:: Task ::
Search the entries for the line containing "United States, site archbold_FL-06.". Repeat it, then every line after it, exactly through the final line.

:: Supplied data ::
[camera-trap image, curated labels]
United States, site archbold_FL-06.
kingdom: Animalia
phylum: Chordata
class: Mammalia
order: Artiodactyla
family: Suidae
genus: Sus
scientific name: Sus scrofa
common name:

:: Written response ::
United States, site archbold_FL-06.
kingdom: Animalia
phylum: Chordata
class: Mammalia
order: Artiodactyla
family: Suidae
genus: Sus
scientific name: Sus scrofa
common name:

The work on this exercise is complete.